_Directions_
List every job the Alissa York article below says she held before publishing her first short story.

_Page_

######

Alissa York (born 1970) is a Canadian writer and the 1999 winner of the Bronwen Wallace Memorial Award. She lived in Winnipeg, Manitoba, before settling in Toronto with her writer/filmmaker/publisher husband Clive Holden.

York is best known for her 2007 Random House Canada novel Effigy, which was nominated in 2007 for one of Canada's most important prizes for literature and fiction, the Scotiabank Giller Prize.

==Early life==

York was born to Australian immigrant parents in Athabasca, Alberta in 1970. Her parents were English teachers and encouraged York in her passion of reading and writing. York's family moved to Victoria in 1977 and after graduating high school, she moved to Montreal where she studied English literature at McGill University. After meeting Clive Holden, the man who eventually became her husband, the couple moved throughout Canada living in Toronto, Whitehorse, Montreal, Victoria and Vancouver. Before publishing her first short story in 1995, York worked various jobs including acting in local theatre productions, waitressing, working at a bookstore and arranging flowers.

######

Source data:
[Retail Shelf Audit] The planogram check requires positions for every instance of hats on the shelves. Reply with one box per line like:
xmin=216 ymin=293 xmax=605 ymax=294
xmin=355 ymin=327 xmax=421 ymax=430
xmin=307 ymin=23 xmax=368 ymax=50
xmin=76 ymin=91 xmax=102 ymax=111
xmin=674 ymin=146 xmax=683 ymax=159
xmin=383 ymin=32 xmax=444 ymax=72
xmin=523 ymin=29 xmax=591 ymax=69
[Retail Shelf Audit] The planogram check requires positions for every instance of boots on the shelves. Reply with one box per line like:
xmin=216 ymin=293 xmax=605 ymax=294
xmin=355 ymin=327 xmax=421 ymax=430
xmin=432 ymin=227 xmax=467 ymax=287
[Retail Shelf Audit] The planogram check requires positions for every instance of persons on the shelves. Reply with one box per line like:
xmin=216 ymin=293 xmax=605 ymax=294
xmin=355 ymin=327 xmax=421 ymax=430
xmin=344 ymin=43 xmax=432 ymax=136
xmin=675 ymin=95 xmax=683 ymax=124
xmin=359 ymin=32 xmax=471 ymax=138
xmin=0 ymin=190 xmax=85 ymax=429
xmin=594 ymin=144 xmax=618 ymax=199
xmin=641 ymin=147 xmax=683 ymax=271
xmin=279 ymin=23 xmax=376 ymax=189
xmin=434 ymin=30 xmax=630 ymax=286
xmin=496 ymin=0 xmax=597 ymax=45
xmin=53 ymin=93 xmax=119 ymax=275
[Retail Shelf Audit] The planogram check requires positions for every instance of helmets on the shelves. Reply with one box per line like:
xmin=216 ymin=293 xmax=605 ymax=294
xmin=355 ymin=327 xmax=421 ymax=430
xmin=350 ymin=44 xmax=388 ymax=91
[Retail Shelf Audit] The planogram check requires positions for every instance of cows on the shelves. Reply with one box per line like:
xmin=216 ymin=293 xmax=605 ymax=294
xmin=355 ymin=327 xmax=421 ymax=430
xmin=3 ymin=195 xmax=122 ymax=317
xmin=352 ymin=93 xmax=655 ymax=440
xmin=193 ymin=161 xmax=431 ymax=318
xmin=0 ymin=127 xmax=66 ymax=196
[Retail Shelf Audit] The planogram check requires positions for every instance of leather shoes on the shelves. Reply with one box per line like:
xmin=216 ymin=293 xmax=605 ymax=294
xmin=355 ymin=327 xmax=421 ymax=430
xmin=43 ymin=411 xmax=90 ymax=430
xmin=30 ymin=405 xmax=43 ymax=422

######

_Task solution_
- Acting in local theatre productions
- Waitressing
- Working at a bookstore
- Arranging flowers